● TESTO FORNITO:

-=-=-=-=-

In base ai dati raccolti finora, circa metà delle Composizioni Negoziate si conclude senza un accordo andandosi a inserire poi in un concordato o in una liquidazione. Tuttavia, col maturare dell’istituto, i casi di successo sono in aumento: a maggio 2025 risultano 295 procedure concluse positivamente (con un accordo stragiudiziale o una soluzione concordataria avviata), pari a un tasso di successo del 22,5% (in crescita rispetto al passato). In parallelo, le istanze presentate sono raddoppiate: tra novembre 2024 e maggio 2025 ne sono state presentate 905, +120% rispetto al semestre precedente. Ciò dimostra che sempre più imprese stanno utilizzando lo strumento e, se attivato tempestivamente e con risorse adeguate, funziona nel portarle ad un risanamento sostenibile.
Fattori che incidono sul successo sono la dimensione e la struttura aziendale: Unioncamere ha rilevato che le imprese che ce la fanno sono in media più grandi (53 addetti vs 27 delle non risanate) e con attivo medio di 33 milioni vs 9 milioni. Le microimprese faticano di più, spesso per deficit di cultura finanziaria, assetti organizzativi inadeguati e minore supporto bancario. Ciò evidenzia l’importanza, specie per le PMI più piccole, di farsi assistere da consulenti esperti e di investire in organizzazione interna: adottare assetti adeguati e monitorare i conti (come impone l’art. 2086 c.c.) può fare la differenza nel cogliere per tempo i segnali e nell’affrontare con successo la negoziazione.
Coordinamento con le altre Procedure Concorsuali
La Composizione Negoziata si caratterizza per la sua non esclusività: il debitore resta sempre libero, durante o al termine delle trattative, di accedere ad altre procedure concorsuali (concordato preventivo, accordo di ristrutturazione, liquidazione giudiziale) se lo ritiene opportuno. Il CCII però detta alcune regole per coordinare la CNC con gli altri istituti, evitando conflitti:
- Come già detto, durante la pendenza della CNC con misure protettive, il debitore non può essere dichiarato in liquidazione giudiziale su iniziativa dei creditori. L’istanza di fallimento presentata da terzi resta sospesa fino alla conclusione delle trattative. Ciò vale anche per l’eventuale iniziativa d’ufficio del tribunale (che comunque è rara, avveniva solo in casi di insolvenza palese e nessuna iniziativa delle parti).

-=-=-=-=-

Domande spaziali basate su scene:

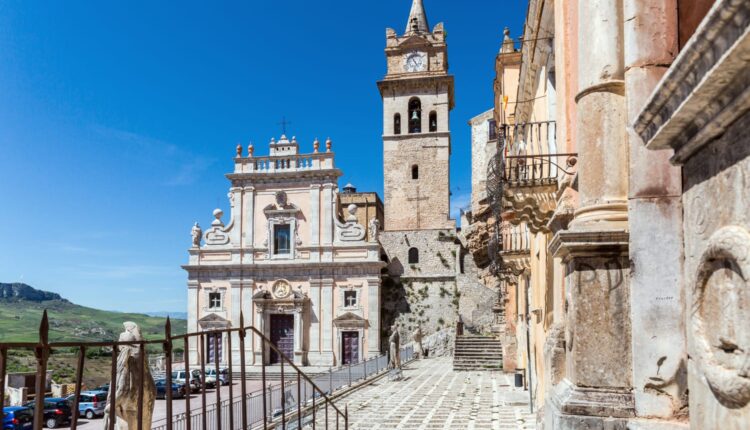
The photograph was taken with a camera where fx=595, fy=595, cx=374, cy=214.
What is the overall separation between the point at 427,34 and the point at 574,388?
3998 centimetres

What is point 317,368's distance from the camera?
31250 millimetres

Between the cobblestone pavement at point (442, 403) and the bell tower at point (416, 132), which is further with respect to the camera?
the bell tower at point (416, 132)

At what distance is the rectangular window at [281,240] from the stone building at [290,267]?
57 millimetres

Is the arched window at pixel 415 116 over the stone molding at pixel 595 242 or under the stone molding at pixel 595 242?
over

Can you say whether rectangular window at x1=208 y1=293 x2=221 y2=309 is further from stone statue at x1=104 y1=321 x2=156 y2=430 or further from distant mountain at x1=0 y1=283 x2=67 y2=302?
distant mountain at x1=0 y1=283 x2=67 y2=302

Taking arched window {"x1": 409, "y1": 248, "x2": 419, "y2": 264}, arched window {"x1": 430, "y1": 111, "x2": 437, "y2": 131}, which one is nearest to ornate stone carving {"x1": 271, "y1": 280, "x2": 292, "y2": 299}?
arched window {"x1": 409, "y1": 248, "x2": 419, "y2": 264}

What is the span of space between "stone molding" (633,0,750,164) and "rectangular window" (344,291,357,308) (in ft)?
99.0

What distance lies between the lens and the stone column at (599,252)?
430cm

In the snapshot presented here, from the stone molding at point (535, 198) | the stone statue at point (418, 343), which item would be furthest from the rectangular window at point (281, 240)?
the stone molding at point (535, 198)

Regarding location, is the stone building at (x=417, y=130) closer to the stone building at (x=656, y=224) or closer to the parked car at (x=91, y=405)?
the parked car at (x=91, y=405)

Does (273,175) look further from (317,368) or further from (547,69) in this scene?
(547,69)

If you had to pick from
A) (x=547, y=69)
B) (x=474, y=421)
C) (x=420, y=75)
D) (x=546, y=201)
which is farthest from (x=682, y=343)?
(x=420, y=75)

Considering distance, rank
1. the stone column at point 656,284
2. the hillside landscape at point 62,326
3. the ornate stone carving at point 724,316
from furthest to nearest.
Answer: the hillside landscape at point 62,326, the stone column at point 656,284, the ornate stone carving at point 724,316

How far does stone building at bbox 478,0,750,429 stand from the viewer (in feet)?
7.04
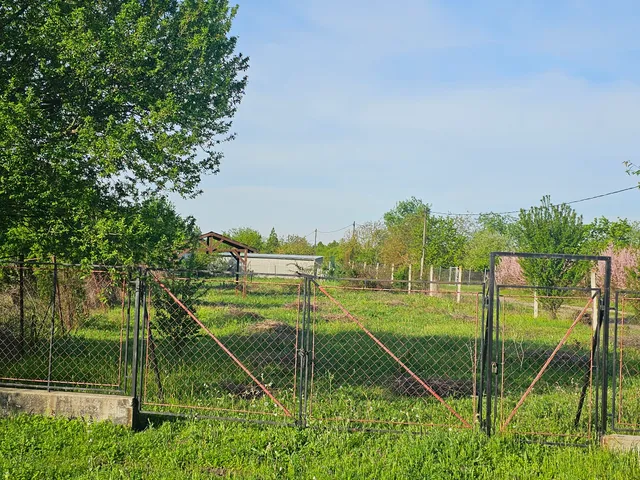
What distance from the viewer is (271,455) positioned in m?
5.96

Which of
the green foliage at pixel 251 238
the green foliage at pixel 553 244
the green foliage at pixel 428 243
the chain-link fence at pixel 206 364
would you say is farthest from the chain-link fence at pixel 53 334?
the green foliage at pixel 251 238

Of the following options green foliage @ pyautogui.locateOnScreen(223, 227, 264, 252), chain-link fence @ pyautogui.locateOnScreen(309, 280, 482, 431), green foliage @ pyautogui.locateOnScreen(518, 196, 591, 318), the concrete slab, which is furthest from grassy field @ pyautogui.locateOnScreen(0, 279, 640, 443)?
green foliage @ pyautogui.locateOnScreen(223, 227, 264, 252)

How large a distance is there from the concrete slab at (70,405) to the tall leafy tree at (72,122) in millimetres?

-=-=-=-=-

● DESCRIZIONE DEL PROBLEMA: Riporti fedelmente il brano del testo sulla Composizione Negoziata che va da "Fattori che incidono" fino a "successo la negoziazione." incluso.

● RISPOSTA:
Fattori che incidono sul successo sono la dimensione e la struttura aziendale: Unioncamere ha rilevato che le imprese che ce la fanno sono in media più grandi (53 addetti vs 27 delle non risanate) e con attivo medio di 33 milioni vs 9 milioni. Le microimprese faticano di più, spesso per deficit di cultura finanziaria, assetti organizzativi inadeguati e minore supporto bancario. Ciò evidenzia l’importanza, specie per le PMI più piccole, di farsi assistere da consulenti esperti e di investire in organizzazione interna: adottare assetti adeguati e monitorare i conti (come impone l’art. 2086 c.c.) può fare la differenza nel cogliere per tempo i segnali e nell’affrontare con successo la negoziazione.